正面に、黒のリュックを膝の上にのせ、更に腕を回すことで固定し、そのリュックの頂点に顔をうずめ、寝ている社会人或いは大学生らしき男性が居る。観察してて一番つまらないタイプである。
右には痘痕だらけの優しそうな社会人らしき男性。彼は周りから40代だと思われており、飲みの場なので30代という事をカミングアウトし、驚かれる、といった雰囲気を醸し出している。不思議な言い回しだがそうとしか言いようがない。
更にその右には性格の悪そうなお婆さんが居る。何故性格が悪いと判断したのかというと、口を常にへの字に結び、その上顎がなく、目元のたるみが目立つからである。彼女を見てふと思ったが、やはり人の性格というのは確実に顔に現れる。もちろん強面だが優しい人、優しそうだが狡猾な人、など一見性格と顔が正反対の人も居るが、それは一つの面だけを見ているから、更に言えば、一つの面の表面だけを見ているからである。ちゃんとよく見れば彼らだって、ただの強面でなく、ちゃんと"強面だが優しい人"の面構えを、優しい人の表情でなく"優しそうだが狡猾な人"の表情をしている。まあ、あの性格の悪そうな婆さんの顔は今この電車の中で短い時間見ただけで性格が悪いと断言するには早考すぎるかも知れないが。
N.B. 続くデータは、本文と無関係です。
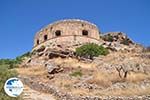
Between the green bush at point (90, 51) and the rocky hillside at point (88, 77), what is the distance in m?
1.04

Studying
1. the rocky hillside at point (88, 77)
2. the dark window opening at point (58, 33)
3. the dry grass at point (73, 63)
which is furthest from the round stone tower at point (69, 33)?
A: the dry grass at point (73, 63)

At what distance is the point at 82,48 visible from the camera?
41.8m

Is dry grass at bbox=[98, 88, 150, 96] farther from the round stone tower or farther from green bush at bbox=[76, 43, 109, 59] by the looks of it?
the round stone tower

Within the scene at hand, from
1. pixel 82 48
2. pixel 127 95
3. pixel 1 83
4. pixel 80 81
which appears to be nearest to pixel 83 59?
pixel 82 48

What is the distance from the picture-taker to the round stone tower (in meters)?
47.7

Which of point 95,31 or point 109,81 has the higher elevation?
point 95,31

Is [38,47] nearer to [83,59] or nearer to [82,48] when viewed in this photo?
[82,48]

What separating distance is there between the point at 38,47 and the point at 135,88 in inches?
1099

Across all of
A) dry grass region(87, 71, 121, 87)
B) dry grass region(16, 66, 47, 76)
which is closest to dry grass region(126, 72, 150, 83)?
dry grass region(87, 71, 121, 87)

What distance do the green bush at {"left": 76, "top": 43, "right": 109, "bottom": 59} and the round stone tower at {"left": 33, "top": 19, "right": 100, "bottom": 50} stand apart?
5071mm

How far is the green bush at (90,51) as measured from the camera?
1592 inches

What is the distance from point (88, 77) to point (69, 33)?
849 inches

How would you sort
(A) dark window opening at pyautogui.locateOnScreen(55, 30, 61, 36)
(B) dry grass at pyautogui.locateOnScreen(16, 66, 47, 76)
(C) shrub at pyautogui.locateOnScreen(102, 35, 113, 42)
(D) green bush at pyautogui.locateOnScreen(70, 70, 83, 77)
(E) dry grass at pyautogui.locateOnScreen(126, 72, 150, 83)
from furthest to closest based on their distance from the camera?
(C) shrub at pyautogui.locateOnScreen(102, 35, 113, 42)
(A) dark window opening at pyautogui.locateOnScreen(55, 30, 61, 36)
(B) dry grass at pyautogui.locateOnScreen(16, 66, 47, 76)
(D) green bush at pyautogui.locateOnScreen(70, 70, 83, 77)
(E) dry grass at pyautogui.locateOnScreen(126, 72, 150, 83)

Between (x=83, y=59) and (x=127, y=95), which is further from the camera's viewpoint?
(x=83, y=59)
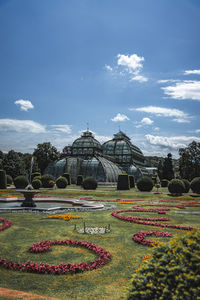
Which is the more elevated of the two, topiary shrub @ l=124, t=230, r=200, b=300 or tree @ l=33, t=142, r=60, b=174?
tree @ l=33, t=142, r=60, b=174

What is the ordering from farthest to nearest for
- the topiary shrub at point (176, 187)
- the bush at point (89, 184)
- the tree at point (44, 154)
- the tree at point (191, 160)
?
the tree at point (44, 154)
the tree at point (191, 160)
the bush at point (89, 184)
the topiary shrub at point (176, 187)

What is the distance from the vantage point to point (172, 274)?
2896 mm

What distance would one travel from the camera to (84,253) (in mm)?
6988

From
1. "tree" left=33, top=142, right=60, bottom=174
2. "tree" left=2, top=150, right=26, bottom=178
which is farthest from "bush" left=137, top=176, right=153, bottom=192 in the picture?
"tree" left=33, top=142, right=60, bottom=174

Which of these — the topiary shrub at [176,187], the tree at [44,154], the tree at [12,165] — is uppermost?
the tree at [44,154]

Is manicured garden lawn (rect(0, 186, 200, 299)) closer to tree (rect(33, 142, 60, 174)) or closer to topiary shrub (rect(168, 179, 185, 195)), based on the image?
topiary shrub (rect(168, 179, 185, 195))

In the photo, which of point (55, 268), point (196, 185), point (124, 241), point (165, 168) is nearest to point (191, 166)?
point (165, 168)

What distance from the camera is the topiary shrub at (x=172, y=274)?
2.75 meters

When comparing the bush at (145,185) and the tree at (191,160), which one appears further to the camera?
the tree at (191,160)

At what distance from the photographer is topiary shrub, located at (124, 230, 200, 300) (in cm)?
275

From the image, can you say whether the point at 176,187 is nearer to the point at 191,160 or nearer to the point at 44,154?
the point at 191,160

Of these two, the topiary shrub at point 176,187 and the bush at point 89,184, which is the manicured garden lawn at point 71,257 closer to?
the topiary shrub at point 176,187

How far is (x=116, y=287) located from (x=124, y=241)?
339 cm

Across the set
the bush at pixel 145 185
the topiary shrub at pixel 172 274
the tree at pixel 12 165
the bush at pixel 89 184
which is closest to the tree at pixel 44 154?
the tree at pixel 12 165
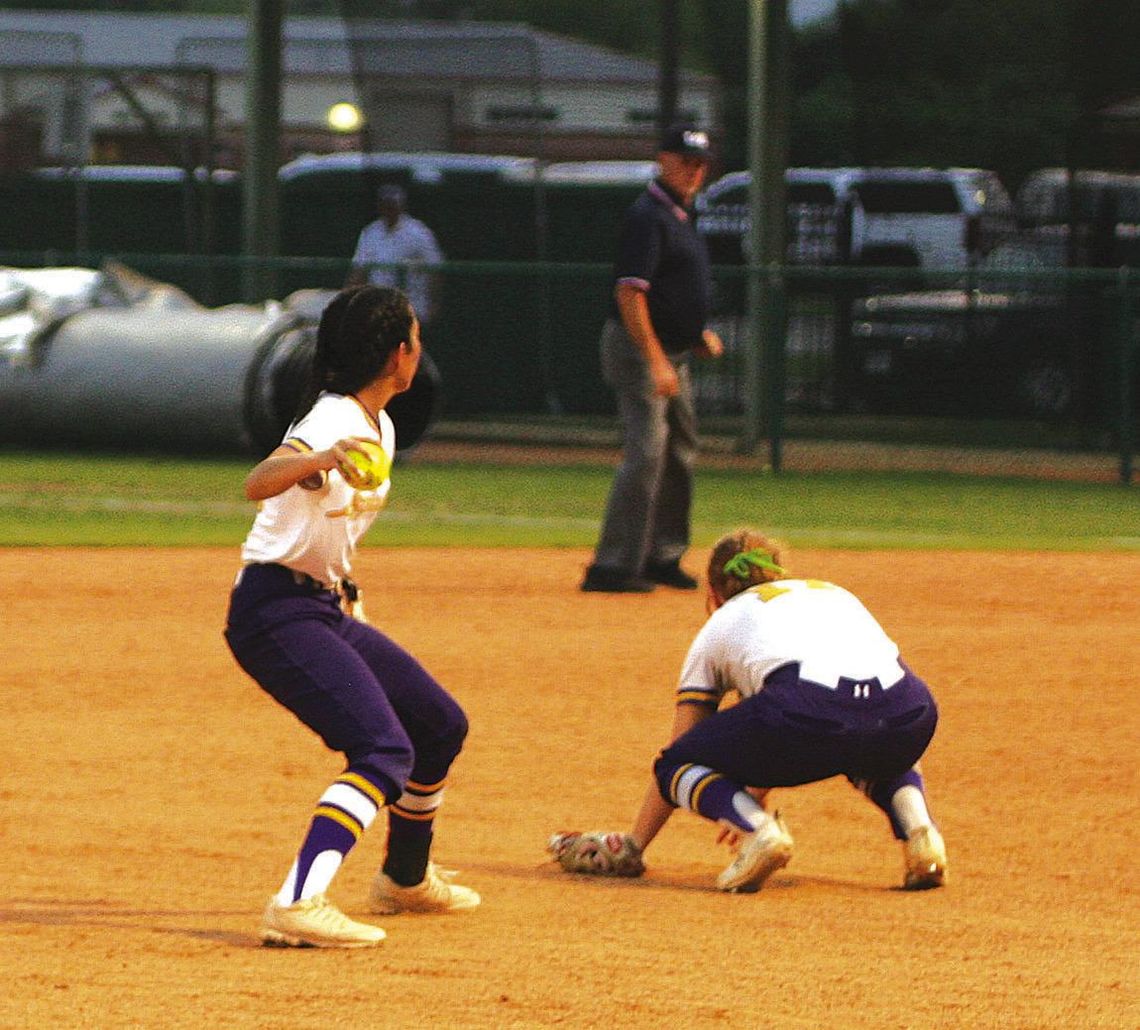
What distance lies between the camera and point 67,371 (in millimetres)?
18391

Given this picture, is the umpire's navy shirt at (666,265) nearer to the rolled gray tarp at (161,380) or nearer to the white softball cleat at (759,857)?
the white softball cleat at (759,857)

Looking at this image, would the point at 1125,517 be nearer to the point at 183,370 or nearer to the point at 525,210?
the point at 183,370

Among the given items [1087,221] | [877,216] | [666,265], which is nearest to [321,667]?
[666,265]

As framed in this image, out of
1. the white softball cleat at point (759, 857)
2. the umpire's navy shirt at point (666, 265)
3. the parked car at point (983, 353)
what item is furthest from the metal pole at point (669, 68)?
the white softball cleat at point (759, 857)

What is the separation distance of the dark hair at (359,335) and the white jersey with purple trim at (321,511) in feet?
0.17

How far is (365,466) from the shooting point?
5059mm

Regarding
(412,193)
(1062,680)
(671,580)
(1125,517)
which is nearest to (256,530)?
(1062,680)

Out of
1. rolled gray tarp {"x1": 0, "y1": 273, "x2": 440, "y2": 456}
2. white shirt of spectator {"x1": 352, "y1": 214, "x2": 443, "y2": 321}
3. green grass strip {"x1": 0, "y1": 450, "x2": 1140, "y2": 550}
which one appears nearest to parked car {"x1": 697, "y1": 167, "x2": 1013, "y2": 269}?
white shirt of spectator {"x1": 352, "y1": 214, "x2": 443, "y2": 321}

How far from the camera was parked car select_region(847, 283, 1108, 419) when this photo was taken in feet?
63.9

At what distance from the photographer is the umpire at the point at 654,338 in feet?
35.0

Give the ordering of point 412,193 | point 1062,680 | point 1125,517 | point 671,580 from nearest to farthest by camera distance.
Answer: point 1062,680 < point 671,580 < point 1125,517 < point 412,193

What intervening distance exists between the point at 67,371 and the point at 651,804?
13.1 metres

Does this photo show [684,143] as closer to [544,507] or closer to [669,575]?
[669,575]

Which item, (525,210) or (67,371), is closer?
(67,371)
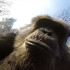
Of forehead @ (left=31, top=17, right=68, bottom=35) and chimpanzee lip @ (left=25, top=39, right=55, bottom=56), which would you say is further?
forehead @ (left=31, top=17, right=68, bottom=35)

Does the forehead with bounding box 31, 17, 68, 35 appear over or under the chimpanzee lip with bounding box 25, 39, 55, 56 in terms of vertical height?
under

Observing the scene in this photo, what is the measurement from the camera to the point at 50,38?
0.96 m

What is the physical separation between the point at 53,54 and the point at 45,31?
0.16 metres

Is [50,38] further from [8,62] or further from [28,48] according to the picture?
[8,62]

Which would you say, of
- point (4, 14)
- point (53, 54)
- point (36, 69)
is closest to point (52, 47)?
point (53, 54)

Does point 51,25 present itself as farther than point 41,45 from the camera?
Yes

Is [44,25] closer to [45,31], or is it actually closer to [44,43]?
[45,31]

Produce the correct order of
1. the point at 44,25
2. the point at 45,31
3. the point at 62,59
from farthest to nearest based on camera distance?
the point at 62,59
the point at 44,25
the point at 45,31

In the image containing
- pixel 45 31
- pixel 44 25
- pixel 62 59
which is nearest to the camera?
pixel 45 31

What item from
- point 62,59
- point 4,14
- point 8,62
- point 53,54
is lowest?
point 4,14

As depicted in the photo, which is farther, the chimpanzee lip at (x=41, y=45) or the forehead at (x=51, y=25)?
the forehead at (x=51, y=25)

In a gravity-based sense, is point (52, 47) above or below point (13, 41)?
above

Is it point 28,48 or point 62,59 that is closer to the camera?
point 28,48

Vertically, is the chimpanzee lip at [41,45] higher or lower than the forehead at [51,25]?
higher
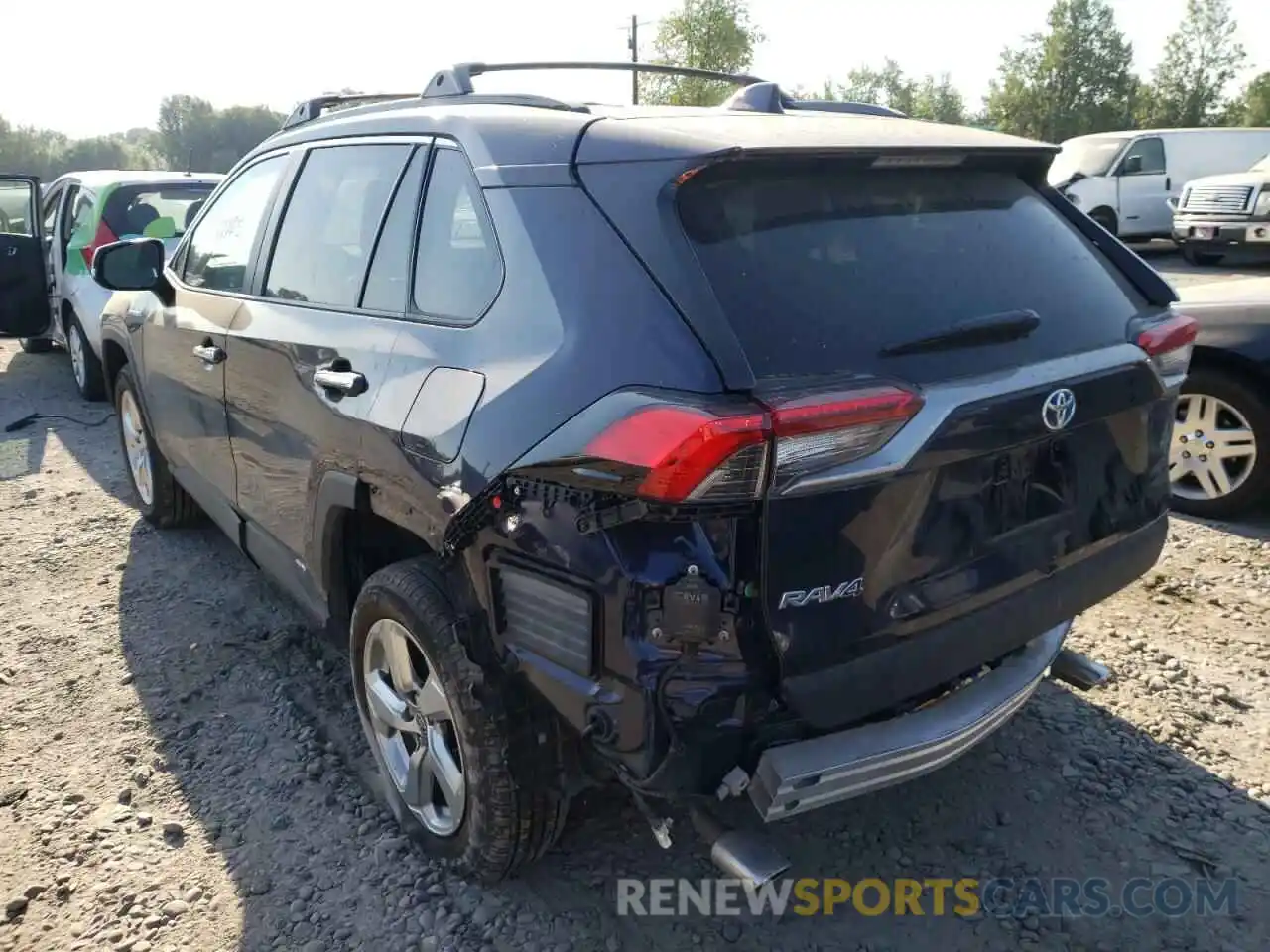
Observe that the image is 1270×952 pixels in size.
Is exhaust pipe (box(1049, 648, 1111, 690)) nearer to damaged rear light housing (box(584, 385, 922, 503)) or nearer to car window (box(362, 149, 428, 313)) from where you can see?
damaged rear light housing (box(584, 385, 922, 503))

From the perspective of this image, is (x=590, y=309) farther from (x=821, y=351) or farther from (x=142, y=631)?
(x=142, y=631)

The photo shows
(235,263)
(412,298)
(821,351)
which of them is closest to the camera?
(821,351)

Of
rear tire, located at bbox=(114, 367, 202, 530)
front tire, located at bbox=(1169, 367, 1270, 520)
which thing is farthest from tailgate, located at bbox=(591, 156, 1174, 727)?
rear tire, located at bbox=(114, 367, 202, 530)

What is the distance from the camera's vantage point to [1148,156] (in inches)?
696

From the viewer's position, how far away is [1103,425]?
7.66ft

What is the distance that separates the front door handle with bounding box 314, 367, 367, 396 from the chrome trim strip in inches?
50.2

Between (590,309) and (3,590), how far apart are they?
3812 millimetres

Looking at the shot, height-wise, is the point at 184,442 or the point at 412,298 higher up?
the point at 412,298

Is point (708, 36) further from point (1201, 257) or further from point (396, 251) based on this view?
point (396, 251)

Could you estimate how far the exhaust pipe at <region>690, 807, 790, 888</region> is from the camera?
1.98 meters

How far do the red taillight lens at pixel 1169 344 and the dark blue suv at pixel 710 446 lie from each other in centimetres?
1

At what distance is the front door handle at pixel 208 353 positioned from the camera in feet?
11.6

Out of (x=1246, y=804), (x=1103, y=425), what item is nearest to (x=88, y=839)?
(x=1103, y=425)

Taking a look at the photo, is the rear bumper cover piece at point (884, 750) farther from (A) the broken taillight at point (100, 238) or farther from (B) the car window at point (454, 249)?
(A) the broken taillight at point (100, 238)
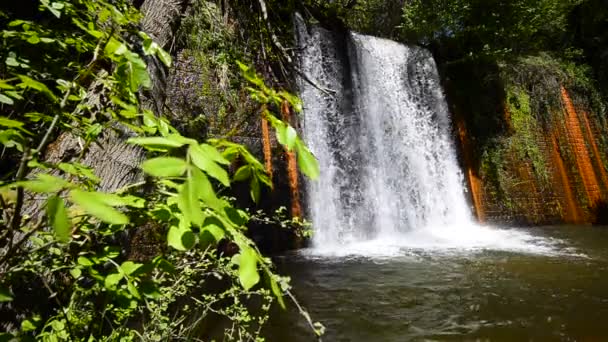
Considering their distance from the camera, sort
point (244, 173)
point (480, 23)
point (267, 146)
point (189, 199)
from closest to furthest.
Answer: point (189, 199), point (244, 173), point (267, 146), point (480, 23)

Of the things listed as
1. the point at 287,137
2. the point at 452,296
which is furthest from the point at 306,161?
the point at 452,296

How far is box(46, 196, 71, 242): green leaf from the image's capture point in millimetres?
458

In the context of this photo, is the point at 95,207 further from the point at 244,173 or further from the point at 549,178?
the point at 549,178

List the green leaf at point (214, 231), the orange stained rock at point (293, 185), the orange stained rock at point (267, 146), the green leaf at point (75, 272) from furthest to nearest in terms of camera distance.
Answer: the orange stained rock at point (293, 185) → the orange stained rock at point (267, 146) → the green leaf at point (75, 272) → the green leaf at point (214, 231)

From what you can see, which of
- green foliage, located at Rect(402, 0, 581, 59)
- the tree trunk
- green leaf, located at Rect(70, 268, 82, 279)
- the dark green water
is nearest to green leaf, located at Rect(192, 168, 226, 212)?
green leaf, located at Rect(70, 268, 82, 279)

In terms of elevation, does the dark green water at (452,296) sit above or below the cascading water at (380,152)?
below

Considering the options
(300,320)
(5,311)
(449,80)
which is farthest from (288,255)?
(449,80)

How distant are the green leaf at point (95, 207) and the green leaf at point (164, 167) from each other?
82 mm

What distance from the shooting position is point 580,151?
1036 centimetres

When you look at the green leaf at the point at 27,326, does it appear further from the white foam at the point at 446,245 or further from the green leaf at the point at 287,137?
the white foam at the point at 446,245

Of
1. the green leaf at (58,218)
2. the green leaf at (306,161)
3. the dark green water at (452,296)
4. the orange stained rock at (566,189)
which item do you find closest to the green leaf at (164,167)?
the green leaf at (58,218)

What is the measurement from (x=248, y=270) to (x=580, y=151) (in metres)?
12.9

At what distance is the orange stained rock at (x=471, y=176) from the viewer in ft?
31.2

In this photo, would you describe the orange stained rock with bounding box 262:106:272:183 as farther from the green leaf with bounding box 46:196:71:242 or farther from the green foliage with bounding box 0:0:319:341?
the green leaf with bounding box 46:196:71:242
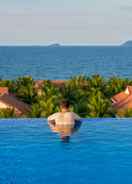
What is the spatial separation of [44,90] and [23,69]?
4064 inches

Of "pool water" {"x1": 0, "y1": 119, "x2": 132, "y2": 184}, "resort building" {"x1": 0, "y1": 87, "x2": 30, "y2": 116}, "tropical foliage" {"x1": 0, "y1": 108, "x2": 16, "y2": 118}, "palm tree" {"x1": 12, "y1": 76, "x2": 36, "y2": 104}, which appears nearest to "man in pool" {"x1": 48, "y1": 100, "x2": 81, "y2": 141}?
"pool water" {"x1": 0, "y1": 119, "x2": 132, "y2": 184}

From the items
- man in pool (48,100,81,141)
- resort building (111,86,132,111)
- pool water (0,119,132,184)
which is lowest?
resort building (111,86,132,111)

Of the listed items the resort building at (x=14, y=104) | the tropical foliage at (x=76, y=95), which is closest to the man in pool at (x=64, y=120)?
the tropical foliage at (x=76, y=95)

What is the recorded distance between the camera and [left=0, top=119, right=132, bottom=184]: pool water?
1482cm

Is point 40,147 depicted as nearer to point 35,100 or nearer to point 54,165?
point 54,165

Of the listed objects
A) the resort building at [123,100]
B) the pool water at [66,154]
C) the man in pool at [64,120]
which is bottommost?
the resort building at [123,100]

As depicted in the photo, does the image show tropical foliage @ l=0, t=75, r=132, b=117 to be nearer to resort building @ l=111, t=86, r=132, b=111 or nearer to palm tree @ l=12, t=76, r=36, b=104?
palm tree @ l=12, t=76, r=36, b=104

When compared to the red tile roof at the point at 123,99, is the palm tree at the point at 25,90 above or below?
above

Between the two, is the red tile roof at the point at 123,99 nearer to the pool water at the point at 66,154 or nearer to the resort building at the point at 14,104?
the resort building at the point at 14,104

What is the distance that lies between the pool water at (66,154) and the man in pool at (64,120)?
0.76m

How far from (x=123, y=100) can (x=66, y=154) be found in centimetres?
2732

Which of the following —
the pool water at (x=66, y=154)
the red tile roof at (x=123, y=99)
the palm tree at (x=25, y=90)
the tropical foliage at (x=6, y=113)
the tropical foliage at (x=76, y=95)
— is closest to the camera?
the pool water at (x=66, y=154)

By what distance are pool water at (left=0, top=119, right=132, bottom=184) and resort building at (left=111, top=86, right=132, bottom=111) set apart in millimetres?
17744

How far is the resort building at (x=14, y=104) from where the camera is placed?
37916mm
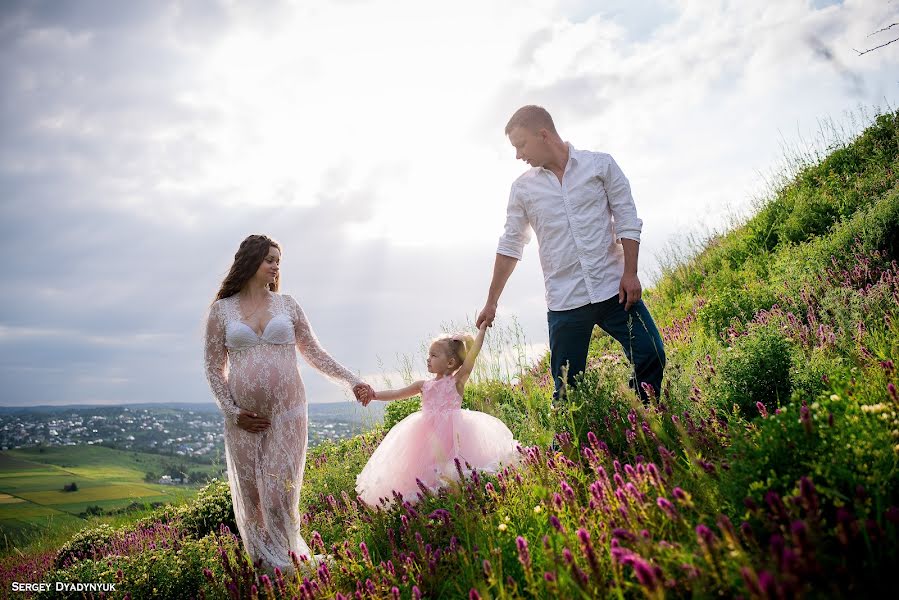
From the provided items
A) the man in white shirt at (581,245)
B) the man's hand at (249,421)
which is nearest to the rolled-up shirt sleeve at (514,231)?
the man in white shirt at (581,245)

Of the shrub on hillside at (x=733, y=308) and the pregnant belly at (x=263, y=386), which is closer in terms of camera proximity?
the pregnant belly at (x=263, y=386)

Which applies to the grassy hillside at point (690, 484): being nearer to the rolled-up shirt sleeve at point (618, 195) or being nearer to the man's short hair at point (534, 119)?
the rolled-up shirt sleeve at point (618, 195)

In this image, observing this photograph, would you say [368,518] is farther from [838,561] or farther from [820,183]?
[820,183]

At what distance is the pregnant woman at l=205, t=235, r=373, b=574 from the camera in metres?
4.27

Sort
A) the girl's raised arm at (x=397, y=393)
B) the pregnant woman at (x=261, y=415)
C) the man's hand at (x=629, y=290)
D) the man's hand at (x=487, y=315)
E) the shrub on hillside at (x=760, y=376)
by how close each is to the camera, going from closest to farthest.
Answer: the shrub on hillside at (x=760, y=376) < the man's hand at (x=629, y=290) < the pregnant woman at (x=261, y=415) < the man's hand at (x=487, y=315) < the girl's raised arm at (x=397, y=393)

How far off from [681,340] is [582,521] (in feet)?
16.8

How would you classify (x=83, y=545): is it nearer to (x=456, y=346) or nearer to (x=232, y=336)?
(x=232, y=336)

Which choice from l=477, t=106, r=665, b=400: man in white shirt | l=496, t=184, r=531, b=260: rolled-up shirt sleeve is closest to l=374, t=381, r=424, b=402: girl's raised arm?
l=477, t=106, r=665, b=400: man in white shirt

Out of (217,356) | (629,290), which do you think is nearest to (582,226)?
(629,290)

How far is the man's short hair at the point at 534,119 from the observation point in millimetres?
4449

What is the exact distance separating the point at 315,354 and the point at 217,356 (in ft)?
2.78

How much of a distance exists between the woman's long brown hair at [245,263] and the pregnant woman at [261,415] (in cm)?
12

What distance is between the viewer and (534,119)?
14.6 ft

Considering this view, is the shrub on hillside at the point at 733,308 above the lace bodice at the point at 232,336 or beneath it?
beneath
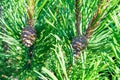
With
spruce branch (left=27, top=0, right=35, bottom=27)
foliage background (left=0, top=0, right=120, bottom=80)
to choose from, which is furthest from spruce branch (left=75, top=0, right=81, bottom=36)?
spruce branch (left=27, top=0, right=35, bottom=27)

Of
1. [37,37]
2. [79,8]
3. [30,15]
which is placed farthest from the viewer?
[37,37]

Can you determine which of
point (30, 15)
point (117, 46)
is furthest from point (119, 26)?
point (30, 15)

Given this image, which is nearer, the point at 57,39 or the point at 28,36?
the point at 57,39

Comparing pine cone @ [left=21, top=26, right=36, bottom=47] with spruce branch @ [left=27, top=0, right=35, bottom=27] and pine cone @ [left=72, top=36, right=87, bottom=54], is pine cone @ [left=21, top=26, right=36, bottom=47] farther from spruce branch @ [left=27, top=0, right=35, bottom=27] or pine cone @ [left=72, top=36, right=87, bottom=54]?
pine cone @ [left=72, top=36, right=87, bottom=54]

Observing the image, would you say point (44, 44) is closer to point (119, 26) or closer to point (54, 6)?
point (54, 6)

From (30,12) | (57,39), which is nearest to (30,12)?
(30,12)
さて、話も目線も逸れすぎた。一度正面に戻そう。あのつまらない奴は依然寝ている。これ以上彼について言及することはないだろう。その左には林家パー子を彷彿させる痴呆じみた婆さんが座っている。パー子を彷彿させる所以はきっと異常な外ハネの天パとピンクのジャンパーであろう。しかし、パー子みたいな外見の割には彼女もまた口をへの字に結んでいる。何か考えているのかとも思ったが、異常な外ハネの天パとピンクのジャンパーを着ている奴が何かものを考えられるとは思えない。きっと、苦いものでも食べているのであろう

【10/26 8:36】

この時間の電車に乗れば恐らく余裕をもって教室に入れるだろう。よってこの記録を開始する。まず正面にいるのはプラスチック素材、茶縁の丸眼鏡をかけた女性。膝の上にはcolemonのリュックサック。ずっと寝ている。その左隣には750ml缶のビールを飲みながら新聞とスマホをみる髭面の男。齢は40代程度であろう。足元には仕事鞄があることや、服装から察するとサラリーマンなようだが…。
さて正面にもどり、さらにその右。ここには手書きのもじで埋まったメモ帳を読む縁の細い眼鏡をかけ、紺のカーディガンを着たお婆さん。書いてある内容はわからないが、字自体は小さく、筆圧も弱い、如何にも女性の書いた字、といった感じである。